Menimbang Constitutional Complaints Sebagai Wewenang Tambahan Mahkamah Konstitusi

Sejak awal berdirinya, hingga pertengahan tahun 2010, Mahkamah Konstitusi RI ternyata cukup banyak menerima pengajuan permohonan pengujian undang-undang yang secara substansial merupakan constitutional complaint atau terkait permasalahan yang dapat diselesaikan dengan menggunakan mekanisme constitutional question. Namun, seperti yang telah diungkapkan di atas, kewenangan Mahkamah Konstitusi RI ditentukan secara limitatif dalam UUD 1945 tanpa menyebutkan kewenangan constitutional complaint, sehingga banyak dari permohonan tersebut dinyatakan “tidak dapat diterima” (niet ontvankelijk verklaard) dengan alasan Mahkamah Konstitusi tidak berwenang untuk mengadilinya.

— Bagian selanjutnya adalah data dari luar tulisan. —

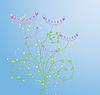 Векторный клипарт: растительный дизайн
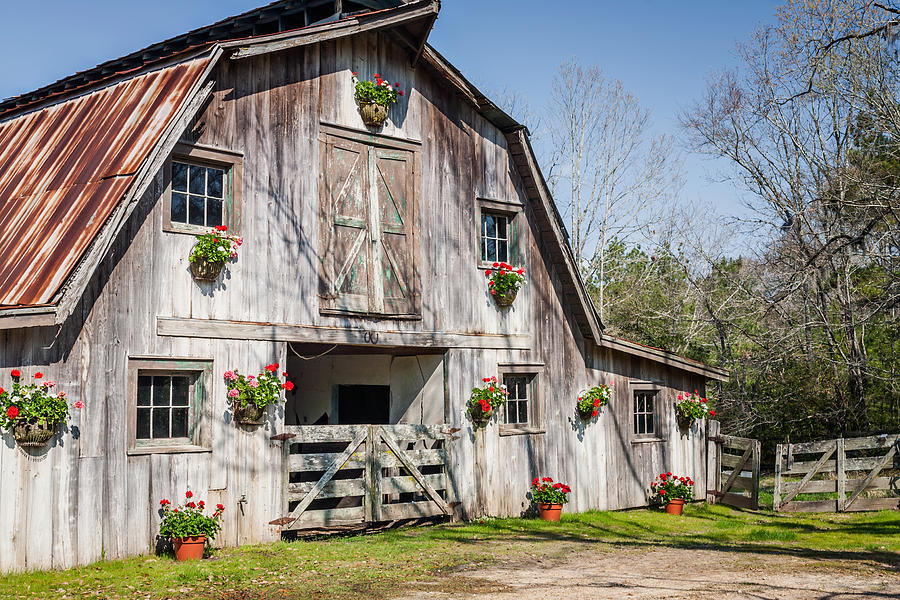 Barn Photograph - Barn With Flowers by Terry Ellis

 Pada praktiknya di Mahkamah Konstitusi, perkara-perkara tersebut menggunakan pengujian undang-undang sebagai pintu masuk untuk pemeriksaannya. Bahkan, pada tahun 2010 terdapat perkara mengenai Pencabutan Surat Edaran Presidium Kabinet Ampera Nomor SE.06/Pres.Kab/ 6/1967 tanggal 28 Juni 1967 tentang Masalah Cina (Nomor 24/PUU-VIII/2010) diajukan oleh seorang anggota DPR yang secara substansial merupakan constitutional complaint. Perkara tersebut dinyatakan tidak dapat diterima oleh Mahkamah Konstitusi. Dari banyaknya jenis perkara demikian, menunjukkan bahwa hingga delapan tahun Mahkamah Konstitusi dibentuk, perkaraperkara yang mengandung unsur constitutional complaint tetap berdatangan ke Mahkamah Konstitusi. Keadaan tersebut terjadi karena belum ada mekanisme atau jalan lain yang dapat diambil para pencari keadilan atau warga negara yang dilanggar hak konstitusionalnya, sehingga para pemohon menggunakan pintu masuk pengujian undang-undang agar permasahannya dapat diadili Mahkamah Konstitusi.